## START Provided text

Monday, March 30, 2009

The Continuing Death of Newspapers Hits Home

So I'm a week behind on this, but after picking up a Sunday edition of the Ann Arbor News yesterday, I remembered that I hadn't written anything about the paper shutting down as of July. Considering that I'm both an Ann Arbor resident who loves (or used to love) newspapers, that felt like an oversight.

What was surprising about the news was how surprising it still felt when it was actually announced. Anyone reading this who's picked up a copy of the A2 News lately saw this coming. That newspaper is but a shell of what it once was, the paper most of us grew up with and developed an affection for. And the decline has been steady for years.

The local arts coverage disappeared almost a decade ago. Reading syndicated film reviews in a town that supposedly covets quality cinema was incredibly disheartening. The paper also used to run music reviews and columns from writers that had a feel for what readers were listening to. They actually went to concerts and interviewed performers before they came to town. But those articles have been gone for a long time, too.

Even the sports page - which with the University of Michigan athletic program to cover would seemingly be the backbone of the newspaper - had dwindled to a near pamphlet over the past couple of years, with less than a handful of full-time reporters on staff. And this was a sports department that provided a springboard to national talents such as Jason Whitlock and Jeffri Chadiha.

The Michigan ice hockey team - a perennial national power in its sport - didn't warrant a beat reporter for road games. The baseball team, which had a notable run of success the past 2-3 seasons was barely noticed. Football still drew significant coverage, but the number of reporters covering games had clearly been cut, opening the door for the bigger Detroit papers to swoop in and beat them to stories.

Even the paper's top sports columnist, Jim Carty, thought so much of the paper - and his profession - that he chucked it all and went to law school last fall. (Fortunately, he's blogging like a madman, and has been all over the decline and fall of his former employer.)

## END Provided text
## START Given records

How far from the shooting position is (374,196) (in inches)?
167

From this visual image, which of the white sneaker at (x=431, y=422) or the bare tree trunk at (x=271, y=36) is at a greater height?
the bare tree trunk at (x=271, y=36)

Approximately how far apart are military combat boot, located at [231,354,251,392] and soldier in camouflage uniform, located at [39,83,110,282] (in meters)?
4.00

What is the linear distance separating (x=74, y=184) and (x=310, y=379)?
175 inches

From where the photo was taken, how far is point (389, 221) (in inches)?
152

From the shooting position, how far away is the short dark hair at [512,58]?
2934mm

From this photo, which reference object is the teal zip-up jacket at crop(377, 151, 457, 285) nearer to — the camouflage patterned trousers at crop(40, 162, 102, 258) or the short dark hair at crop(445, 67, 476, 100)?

## END Given records

- To be done
1) Return the passage of the Ann Arbor News post between "The Michigan ice" and "his former employer.)", inclusive.
2) Supply the next part of the post about the Ann Arbor News, picking up after its final sentence.
The lines after the Ann Arbor News post are separate material and have no connection to it.

- Results
1)
The Michigan ice hockey team - a perennial national power in its sport - didn't warrant a beat reporter for road games. The baseball team, which had a notable run of success the past 2-3 seasons was barely noticed. Football still drew significant coverage, but the number of reporters covering games had clearly been cut, opening the door for the bigger Detroit papers to swoop in and beat them to stories.

Even the paper's top sports columnist, Jim Carty, thought so much of the paper - and his profession - that he chucked it all and went to law school last fall. (Fortunately, he's blogging like a madman, and has been all over the decline and fall of his former employer.)

2)
And I haven't even gotten into the lack of actual news about what's going on in Ann Arbor. Stories chasing flashy concepts like commuter trains to Detroit and trolley cars downtown still get the front page, but if you want to find out what happened at city council meetings or various programs being implemented, you have to seek that information out for yourself. Granted, that's not the most exciting news, but isn't that the sort of thing a local newspaper should be focused on, rather than running syndicated articles on stories you've already heard or read about elsewhere?

When I moved to Iowa, my mother told me she and my father had decided to cancel their subscription, largely because Dad wasn't reading the paper anymore. He didn't have the energy to stay up and read the paper after dinner (the A2 News being an afternoon paper) like he used to. So the copies were frequently going from kitchen table to recycling bin untouched. Dad and I never really talked about it, but I wonder if perhaps he also felt the paper was no longer worth the effort.

Of course, when I wanted to hear what was going on back in Ann Arbor, Mom usually didn't have any local news to share. And I'd mock her for cutting herself off from the one source that might provide her with such information. But really, the paper wouldn't have given her much. And eventually, I found some of what I was looking for online. Sadly, that experience hasn't changed since I moved back here. The A2 News's website isn't bad, though the MLive.com platform (imposed by corporate ownership, I imagine) doesn't do it any favors, in terms of appearance or functionality. We got what we paid for, I suppose.

The hope is obviously that the new website that rises from the ashes of the fallen A2 News provides something more than what was previously available. But other than vague promises that AnnArbor.com will be "unlike anything we've ever seen," there's not a lot to go on. With only a few exceptions (the New York Times and Washington Post, to name two big publications), newspapers haven't "gotten" the internet very well. And maybe therein lies the promise. This won't be a "newspaper," per se. It'll be an online publication.

But as Jim Carty points out (I told you his blog was good), the people in charge not only all come from newspapers, they come from the publications that have now failed. Will they have learned from the mistakes that were previously made? Will the presumed freedom of a new venture allow them to provide us with the news source we've been lacking for so long? Or will people decide they prefer what the Ann Arbor Chronicle (run by former News staffers) has been doing -and quite well - since last fall?

Ultimately, it's just sad that the print product - some local flavor, a piece of a community - is being left to die. But if papers like the Rocky Mountain News and Seattle Post-Intelligencer couldn't survive, what chance does a publication like the A2 News have? Or is that exactly the kind of newspaper that should be surviving, because it serves a smaller region and doesn't require such a wide scope? Lamenting what could've been, along with the finality of it all, is what still managed to make this announcement so impactful.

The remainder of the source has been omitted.